The five alternative splicing files are downloaded in the previous step and must be
named "fromGTF.A3SS.txt", "fromGTF.A5SS.txt", "fromGTF.RI.txt", "fromGTF.MXE.txt" and "fromGTF.SE.txt".
--statoff switch off statistic model.
--od a directory where rMATS outputs the result files including JCEC.raw.input.[asType].txt and JC.raw.input.[asType].txt.
--tmp a temporary directory for work.
6. Running a customized perl (
gather.splicing.for.co-analysis.pl )" to calculate PSI values of events, convert numeric identifers to alternative spicing identifiers, and merge 5 "JCEC.raw.input.[asType].txt" files into a single "JCEC" file and merge 5 "JC.raw.input.[asType].txt" into into two single files. The two output files are available for online co-analysis with the collected experiments.
perl gather.splicing.for.co-analysis.pl \
--asIdToNumericId 5518.asId.to.numId.tsv \
--jcecA3SS outDir/JCEC.raw.input.A3SS.txt \
--jcecA5SS outDir/JCEC.raw.input.A5SS.txt \
--jcecMXE outDir/JCEC.raw.input.MXE.txt \
--jcecRI outDir/JCEC.raw.input.RI.txt \
--jcecSE outDir/JCEC.raw.input.SE.txt \
--jcA3SS outDir/JC.raw.input.A3SS.txt \
--jcA5SS outDir/JC.raw.input.A5SS.txt \
--jcMXE outDir/JC.raw.input.MXE.txt \
--jcRI outDir/JC.raw.input.RI.txt \
--jcSE outDir/JC.raw.input.SE.txt \
--outputJCECtsv jcec.tsv \
--outputJCtsv jc.tsv
Note:
--asIdToNumericId a mapping file from alternative spicing event to numeric identifer.

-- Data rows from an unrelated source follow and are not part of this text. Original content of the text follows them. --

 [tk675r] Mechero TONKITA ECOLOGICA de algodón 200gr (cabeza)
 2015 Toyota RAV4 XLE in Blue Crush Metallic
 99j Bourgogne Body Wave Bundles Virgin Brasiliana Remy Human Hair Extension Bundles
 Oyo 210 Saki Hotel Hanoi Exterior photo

It is downloaded in the previous 4th step.
--jcec[asType] the read count files of rMATS JCEC outputs in the previous 5th step.
--jc[asType] the read count files of rMATS JC outputs in the previous 5th step.
--outputJCECtsv the combined file for the 5 JCEC read count files.
--outputJCtsv the combined file for the 5 JC read count files.
7. In the "Comparison", "Specificity", "Coexpression" or "Cross-species" pages, upload gene.expr.tsv and transcript.expr.tsv(the outputs in the 3rd step) as well as jcec.tsv and jc.tsv (the outputs in the 6th step) with related RNA-seq sample information to perform co-analysis with the collected RNA-seq experiments.